I coughed, choking on my own saliva. “My God, Ella, where did you hear that word?”
“From Will,” she said with a shrug as she took another bite. Like where she’d heard it was the least interesting part and also should have been obvious. “His mom said it to Aidan.”
“She called Aidan a slut?”
Stella was bound to lose it on Aidan eventually—it was hard to blame her. But it was weird that she hadn’t mentioned some big fight. Stella confessed compulsively to me. Why not this? Had the argument escalated further? Had something even worse happened, something so terrible that Stella didn’t want even me to know?
“Come on, Mommy. Tell me.”
“Tell you what?”
“What’s a slut?”
“Oh, Ella,” I said, trying not to sound too horrified. But the way the word kept popping out of her innocent little mouth was making me feel sick. “Please don’t say that again. It’s not a nice word.”
“Then why did Will’s mommy say it?”
“Oh, maybe she was really tired when she said it to Aidan,” I offered. “People sometimes say things that aren’t very nice when they’re tired.”
“You never do that. And she didn’t call Aidan a slut, Mommy,” Ella went on, saying it again as if I hadn’t just asked her to stop. She was focused on licking the edges of her cone, catching the drips. “She called his girlfriend a slut.”

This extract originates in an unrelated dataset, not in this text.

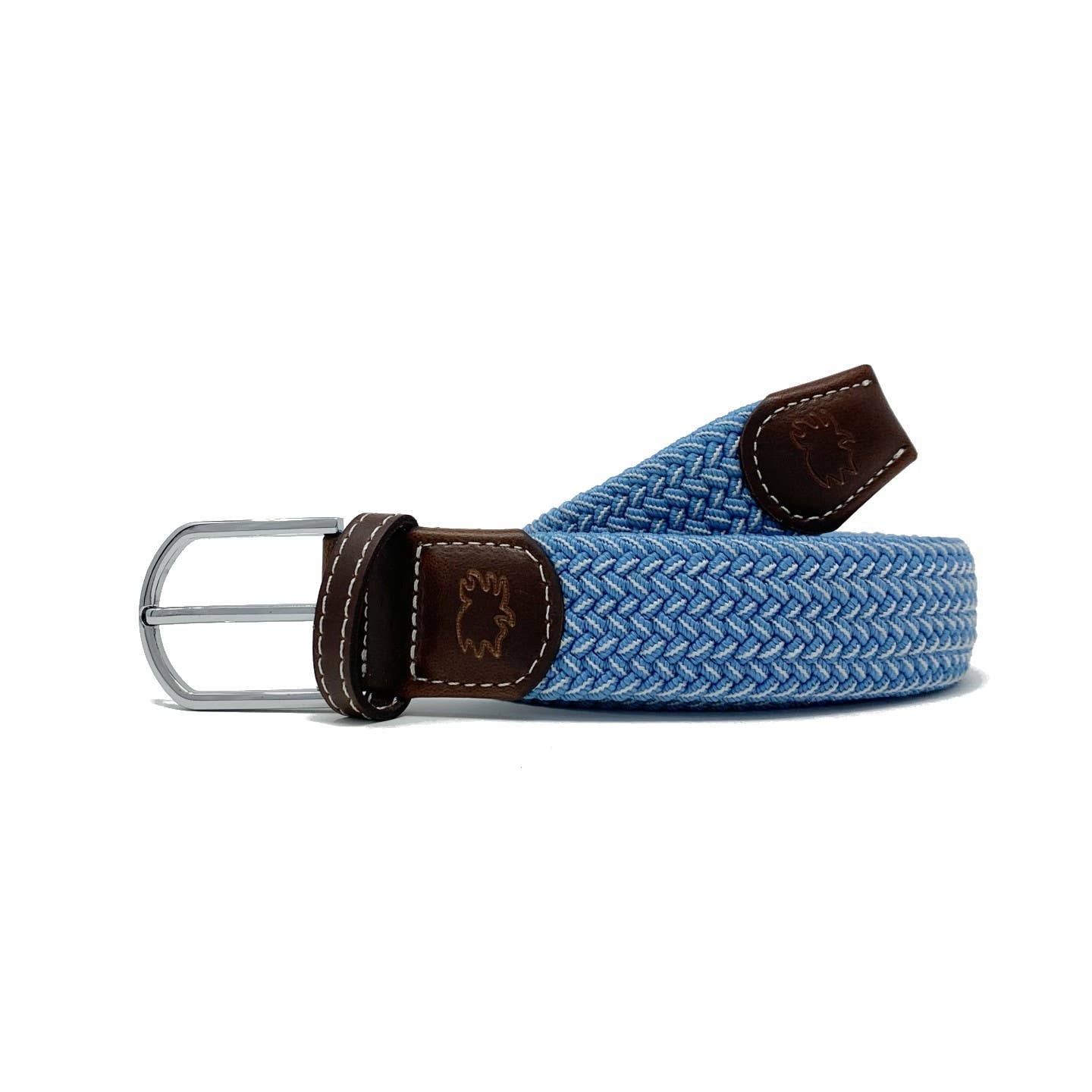 The Newport Woven Stretch Belt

A girlfriend? I’d heard about Aidan’s drinking and drugs and stealing money. I’d heard about the time he got arrested and how Stella fantasized about leaving him in jail. These were not good things that Stella had told me, and yet she had done so willingly. Now she was leaving out something innocent, like Aidan having a girlfriend? Why? Who was the girlfriend?

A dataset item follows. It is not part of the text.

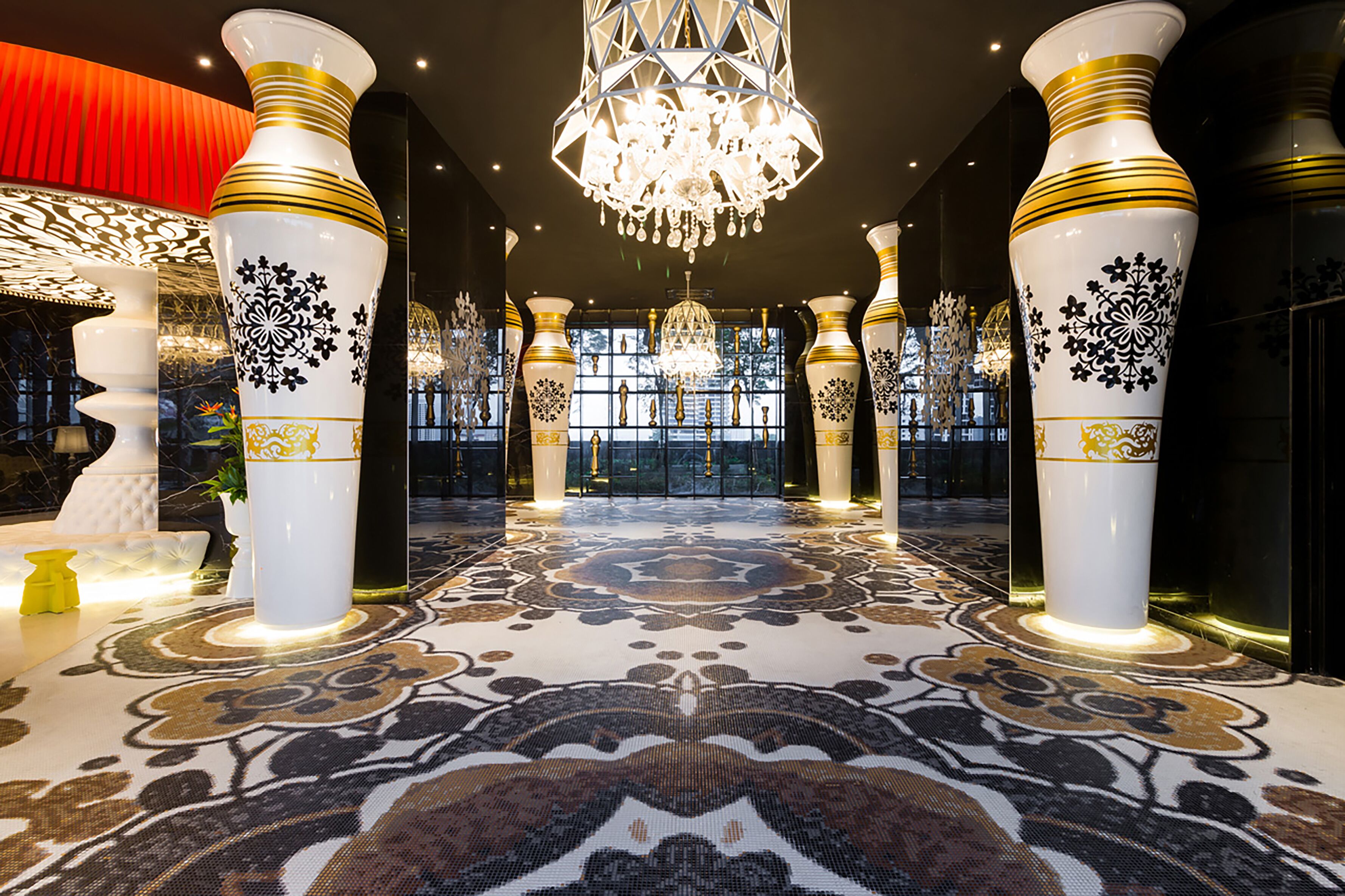 Foto - ARTE MONT KIARA BY PSM Luxury Suites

“And then she broke his phone,” Ella added.
“Stella broke Aidan’s phone?”
“Boom!” Ella imitated an explosion with her chubby little hands. “That’s what Will says. But when Daddy’s phone broke, it didn’t blow up like that. I think Will is lying. He lies a lot.”

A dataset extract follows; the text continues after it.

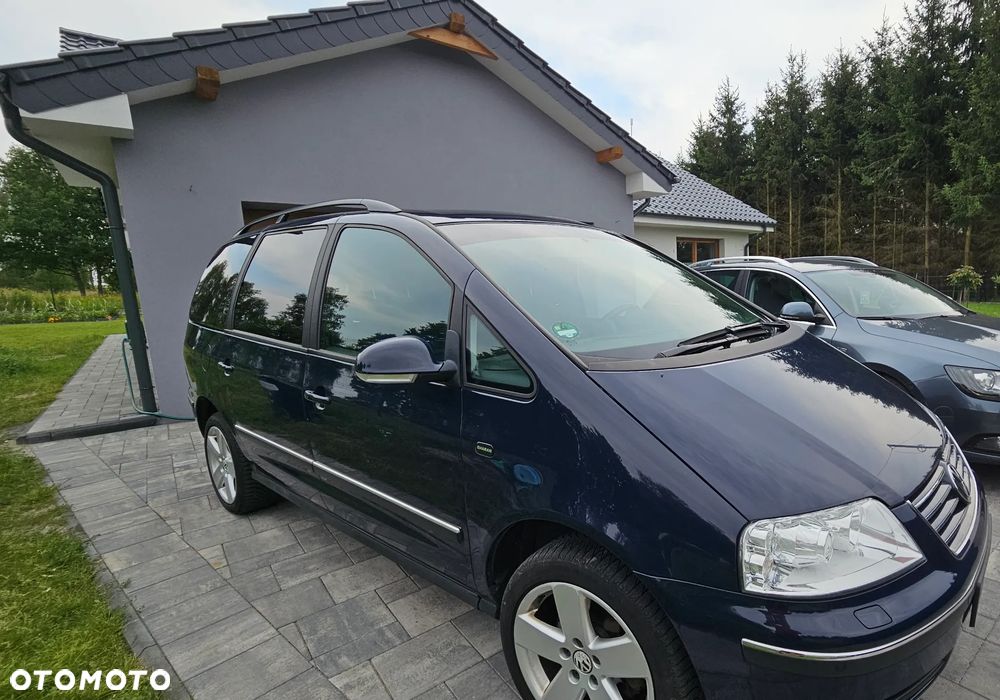 Volkswagen Sharan 2.0 TDI Comfortline - 29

Except Stella had complained—with great annoyance—about having to replace Aidan’s broken phone. “What’s Aidan’s girlfriend’s name?”
Ella shrugged. “Will calls her the flower girl,” she said, then rolled her eyes. “But I know that’s not her real name. No one’s named that. He’s lying about that, too.”
Rose: the flower girl.
RIDGEDALE READER
ONLINE EDITION
March 17, 2015, 5:03 p.m.
Baby’s Cause of Death Still Unknown
BY MOLLY SANDERSON
The medical examiner has declined to comment on the cause of death of the female infant found at the Essex Bridge. However, police have confirmed that the condition of the infant’s body makes it impossible to rule out homicide at this time.
Once again, the Ridgedale Police Department asks that anyone with information regarding the infant’s identity or cause of death contact their office as soon as possible at 888-526-1899.